__Your assignment__. The job is to find each line in the entries holding the string "Vietnam" and copy that line.

(Stored data)
==============================

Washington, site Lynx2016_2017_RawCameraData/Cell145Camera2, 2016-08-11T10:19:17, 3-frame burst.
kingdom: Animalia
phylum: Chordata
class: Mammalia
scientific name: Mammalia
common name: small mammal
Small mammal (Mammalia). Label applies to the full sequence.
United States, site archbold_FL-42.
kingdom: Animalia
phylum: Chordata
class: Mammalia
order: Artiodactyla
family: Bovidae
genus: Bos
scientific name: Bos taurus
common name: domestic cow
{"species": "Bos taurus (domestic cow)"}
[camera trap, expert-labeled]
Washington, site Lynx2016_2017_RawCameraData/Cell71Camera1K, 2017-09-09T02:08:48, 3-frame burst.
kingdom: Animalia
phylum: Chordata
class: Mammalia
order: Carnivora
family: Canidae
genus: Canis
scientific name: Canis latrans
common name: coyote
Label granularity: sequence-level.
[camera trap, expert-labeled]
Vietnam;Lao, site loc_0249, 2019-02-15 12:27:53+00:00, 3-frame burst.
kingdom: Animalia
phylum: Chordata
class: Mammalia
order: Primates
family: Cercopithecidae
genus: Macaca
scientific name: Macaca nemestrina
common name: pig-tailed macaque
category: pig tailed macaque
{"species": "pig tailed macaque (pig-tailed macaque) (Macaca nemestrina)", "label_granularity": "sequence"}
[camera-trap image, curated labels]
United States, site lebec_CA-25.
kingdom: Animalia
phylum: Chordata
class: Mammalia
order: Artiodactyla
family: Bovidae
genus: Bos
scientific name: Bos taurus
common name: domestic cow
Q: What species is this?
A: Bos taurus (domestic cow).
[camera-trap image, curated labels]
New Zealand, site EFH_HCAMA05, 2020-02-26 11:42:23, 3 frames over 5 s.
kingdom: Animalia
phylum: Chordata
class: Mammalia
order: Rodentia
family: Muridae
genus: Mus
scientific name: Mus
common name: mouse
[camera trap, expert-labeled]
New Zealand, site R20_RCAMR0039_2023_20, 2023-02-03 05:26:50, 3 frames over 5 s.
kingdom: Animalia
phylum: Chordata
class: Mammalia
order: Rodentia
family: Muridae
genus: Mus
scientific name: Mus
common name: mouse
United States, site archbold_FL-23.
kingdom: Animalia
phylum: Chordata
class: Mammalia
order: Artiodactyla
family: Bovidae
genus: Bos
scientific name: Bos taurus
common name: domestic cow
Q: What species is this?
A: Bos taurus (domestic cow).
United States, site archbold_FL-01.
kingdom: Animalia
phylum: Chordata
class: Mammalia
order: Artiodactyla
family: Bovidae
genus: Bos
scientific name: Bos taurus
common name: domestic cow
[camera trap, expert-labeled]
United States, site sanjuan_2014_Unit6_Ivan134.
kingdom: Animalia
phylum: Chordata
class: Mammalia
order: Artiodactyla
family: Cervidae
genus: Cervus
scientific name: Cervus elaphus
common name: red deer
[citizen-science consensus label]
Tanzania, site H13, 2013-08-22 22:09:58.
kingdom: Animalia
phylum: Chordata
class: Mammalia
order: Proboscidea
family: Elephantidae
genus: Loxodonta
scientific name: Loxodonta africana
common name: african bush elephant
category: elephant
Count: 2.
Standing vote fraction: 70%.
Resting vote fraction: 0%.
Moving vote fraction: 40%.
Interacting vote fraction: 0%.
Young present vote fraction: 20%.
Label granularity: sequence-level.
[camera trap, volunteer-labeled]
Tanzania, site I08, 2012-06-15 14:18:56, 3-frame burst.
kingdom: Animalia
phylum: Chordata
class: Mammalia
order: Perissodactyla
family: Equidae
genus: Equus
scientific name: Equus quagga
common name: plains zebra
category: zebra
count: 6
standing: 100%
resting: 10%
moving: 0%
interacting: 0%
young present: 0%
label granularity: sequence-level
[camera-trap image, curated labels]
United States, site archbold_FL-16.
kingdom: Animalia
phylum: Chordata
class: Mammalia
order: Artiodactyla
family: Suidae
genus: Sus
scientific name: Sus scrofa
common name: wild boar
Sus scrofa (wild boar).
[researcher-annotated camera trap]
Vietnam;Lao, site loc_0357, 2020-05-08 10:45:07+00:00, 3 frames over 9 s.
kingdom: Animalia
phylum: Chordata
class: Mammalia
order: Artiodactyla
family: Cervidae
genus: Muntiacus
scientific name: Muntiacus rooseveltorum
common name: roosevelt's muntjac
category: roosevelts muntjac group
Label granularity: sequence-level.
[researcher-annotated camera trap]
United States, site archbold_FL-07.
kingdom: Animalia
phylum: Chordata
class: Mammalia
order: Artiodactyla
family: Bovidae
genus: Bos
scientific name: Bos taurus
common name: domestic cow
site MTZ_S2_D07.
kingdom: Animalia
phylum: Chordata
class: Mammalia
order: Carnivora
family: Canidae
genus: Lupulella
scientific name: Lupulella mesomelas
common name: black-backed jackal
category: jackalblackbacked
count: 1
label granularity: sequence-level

==============================

__Exercise solution__.
Vietnam;Lao, site loc_0249, 2019-02-15 12:27:53+00:00, 3-frame burst.
Vietnam;Lao, site loc_0357, 2020-05-08 10:45:07+00:00, 3 frames over 9 s.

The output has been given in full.